Burial Rites by Hannah Kent
Another stunning first novel. Kent visited Iceland as a student and heard about the legend of a woman named Agnus Magnúsdóttir – the last woman to be executed in that country in 1829. Her book is a fictionalized account of Agnes’ life after her conviction when she is placed on a rural farm in the north of Iceland where she awaits her death sentence. The descriptions of the barren, icy landscape and the meager human existence intertwined with the mysterious story of Agnes and the murder she is accused of committing make for compelling reading. One of my favorites this year.

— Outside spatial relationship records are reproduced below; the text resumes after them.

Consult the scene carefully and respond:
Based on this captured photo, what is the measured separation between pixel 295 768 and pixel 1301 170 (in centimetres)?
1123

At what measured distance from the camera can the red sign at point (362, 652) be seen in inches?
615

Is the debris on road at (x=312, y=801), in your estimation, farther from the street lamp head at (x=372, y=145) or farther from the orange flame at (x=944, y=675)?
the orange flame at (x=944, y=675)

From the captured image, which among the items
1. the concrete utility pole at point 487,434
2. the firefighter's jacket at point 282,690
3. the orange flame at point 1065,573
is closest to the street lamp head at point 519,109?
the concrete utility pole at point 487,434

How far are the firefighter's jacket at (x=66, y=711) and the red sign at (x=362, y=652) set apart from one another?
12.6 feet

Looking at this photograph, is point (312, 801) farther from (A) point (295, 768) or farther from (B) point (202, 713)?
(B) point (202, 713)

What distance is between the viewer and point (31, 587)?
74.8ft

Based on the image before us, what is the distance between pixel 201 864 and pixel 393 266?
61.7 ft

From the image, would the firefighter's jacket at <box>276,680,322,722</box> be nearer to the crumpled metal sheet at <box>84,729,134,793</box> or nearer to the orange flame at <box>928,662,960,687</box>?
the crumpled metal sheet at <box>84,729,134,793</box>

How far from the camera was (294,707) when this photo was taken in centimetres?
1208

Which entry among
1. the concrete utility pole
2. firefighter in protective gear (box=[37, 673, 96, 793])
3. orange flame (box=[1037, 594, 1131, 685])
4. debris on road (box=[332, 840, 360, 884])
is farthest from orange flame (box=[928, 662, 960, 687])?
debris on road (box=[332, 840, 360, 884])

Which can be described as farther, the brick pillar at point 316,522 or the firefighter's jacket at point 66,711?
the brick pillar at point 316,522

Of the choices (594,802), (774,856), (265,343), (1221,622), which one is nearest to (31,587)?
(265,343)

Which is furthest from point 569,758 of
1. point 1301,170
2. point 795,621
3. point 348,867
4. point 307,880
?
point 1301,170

The Returned by Jason Mott
Wow, this one sticks with you! All over the world, people’s loved ones are returning from beyond. Just walking back through the doors to their homes as if they never left. How is this happening? Why is this happening? Though at first it seems wonderful as people are reunited with loved ones they have lost, a larger ethical question looms. Is this right? Are these people dangerous? Are they really human? A special bureau is created to handle “the Returned,” to ferry them to their families and help them re-integrate back into society. But not everyone wants them back. And they are willing to go to great lengths to keep them at bay. A thought-provoking first novel which has been developed for television; it will be titled “Resurrection” and debut in March 2014.
The Dinner by Herman Koch
If you like dark psychological books, this one is for you. The story of two brothers and their families and the horrible event that has the adults meeting for dinner in an upscale Amsterdam restaurant. Paul, the father of fifteen-year-old Michel, is a mentally unstable but generally well-meaning father. His brother Serge is an up-and-coming politician currently running for prime minister. Over the course of their meal, family history and sinister secrets are revealed that will change everyone’s lives forever. This book reveals itself slowly but as the suspense continues to build, you will not be able to put it down. Gripping.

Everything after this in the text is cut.